# SHORT PROBLEM
In the forum post below, what did the writer make for local events starting around 67?

# SELECTION

____________________

And a scent of rock n´roll tobacco and that lyserg-stuff... smiling smiley

Re: Sgt. Peppers and TSMR
Posted by: mark ()
Date: September 8, 2005 20:50

I think RankOutsider hit both points correctly.

Now I used to go to those basement and a spoon parties, more typicalicaly basement and some LSD, and 'groove' to the the albums mentioned. I marvelled at black light posters and those gimmicy album covers, TSMR won that contest I recall, spent many an hour moving the cover around to watch it change (relativly new technology in it's day)

First the whole phycidelic thing was a phase and many bands got on board, take a slice of album covers and posters of the day. Around 67 and up I used to make those multi band flower power posters for local events and knew how to get all those blob light shows set up and create the special effects like the moving Green Hornet special effect. The Beatles came out of the LSD closet in a big fashion, older fans may remember when the media pinned them down and asked if the did LSD the reply was "hell....we're manufacturing the stuff", this sent a ripple through the US. Now the RS LSD exposure I have not heard much about so who got into the game when I'm not sure. I relate this to LSD because where do you think all that art work came from...it was'nt straight folks.

____________________

# RAW DATA
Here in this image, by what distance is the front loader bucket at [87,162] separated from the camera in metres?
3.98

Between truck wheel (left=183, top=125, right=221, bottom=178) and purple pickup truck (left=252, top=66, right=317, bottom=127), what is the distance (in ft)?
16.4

____________________

# SOLUTION TO THE PROBLEM
Multi-band flower power posters.